The code is here on github. The following steps should work:

$ virtualenv fastestdb
$ source fastestdb/bin/activate
$ git clone https://github.com/peterbe/fastestdb.git
$ cd fastestdb
$ pip install -r requirements.txt
$ python tornado_app.py

Then fire up http://localhost:8000/benchmark?how_many=10 and see if you can get it running.

Note: You might need to mess around with some of the hardcoded connection details in the file tornado_app.py.

Discussion

Before the lynch mob of HackerNews kill me for saying something positive about MongoDB; I'm perfectly aware of the discussions about large datasets and the complexities of managing them. Any flametroll comments about "web scale" will be deleted.

I think MongoDB does a really good job here.
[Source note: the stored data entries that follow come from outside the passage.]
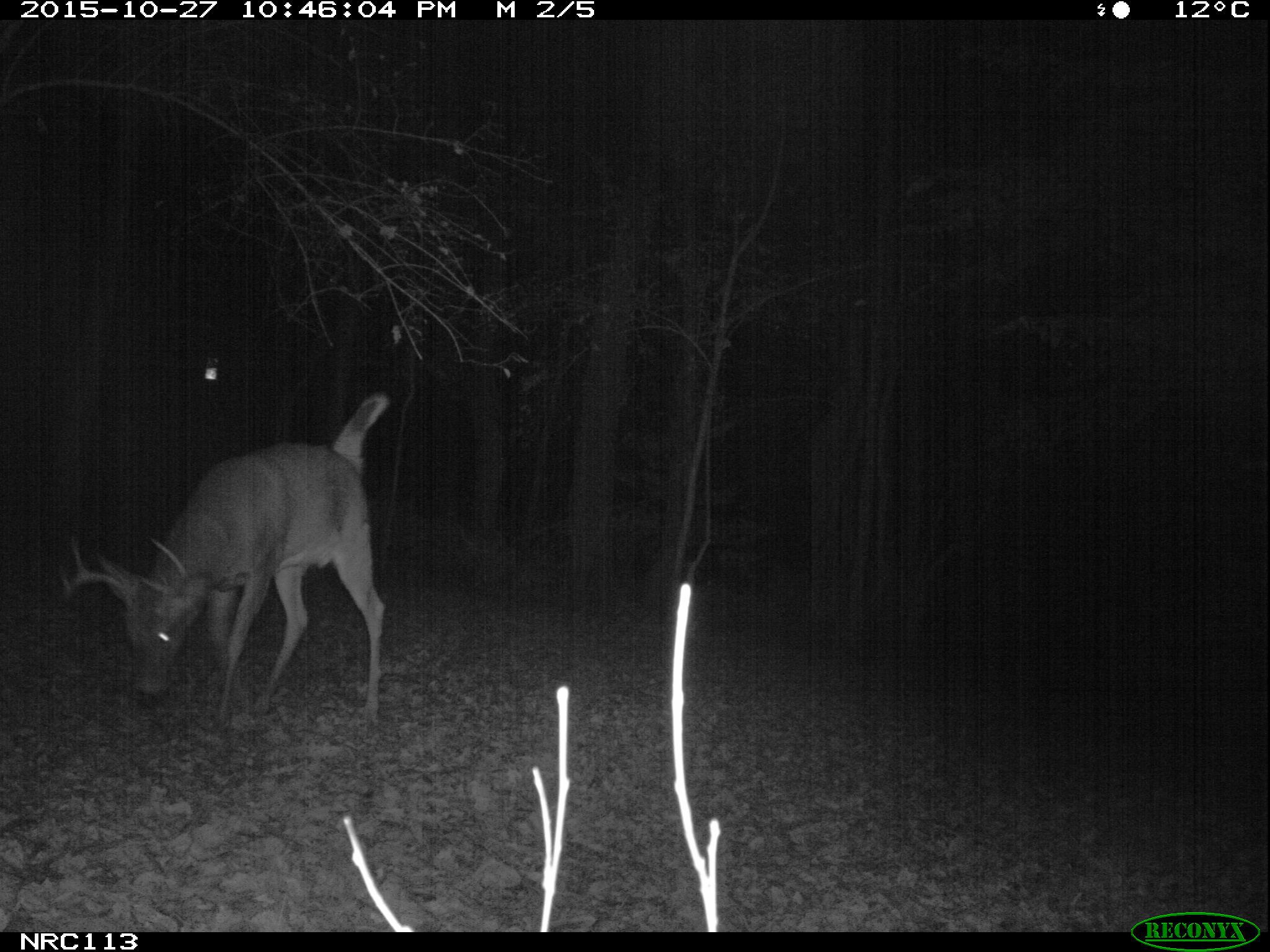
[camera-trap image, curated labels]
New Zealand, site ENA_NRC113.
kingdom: Animalia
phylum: Chordata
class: Mammalia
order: Artiodactyla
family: Cervidae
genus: Odocoileus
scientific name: Odocoileus virginianus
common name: white-tailed deer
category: white tailed deer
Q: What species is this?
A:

It's faster than Redis and Memcache but unlike those key-value stores, with MongoDB you can, if you need to, do actual queries (e.g. select all talks where the duration is greater than 0.5). MongoDB does its serialization between python and the database using a binary wrapper called BSON but mind you, the Redis and Memcache drivers also go to use a binary JSON encoding/decoder.

The conclusion is; be aware what you want to do with your data and what and where performance versus durability matters.

What's next

Some of those drivers will work on PyPy which I'm looking forward to testing. It should work with cffi like psycopg2cffi for example for PostgreSQL.

Also, an asynchronous version of elasticsearch should be interesting.

UPDATE 1

Today I installed RethinkDB 2.0 and included it in the test.

With RethinkDB 2.0

It was added in this commit and improved in this one.

I've been talking to the core team at RethinkDB to try to fix this.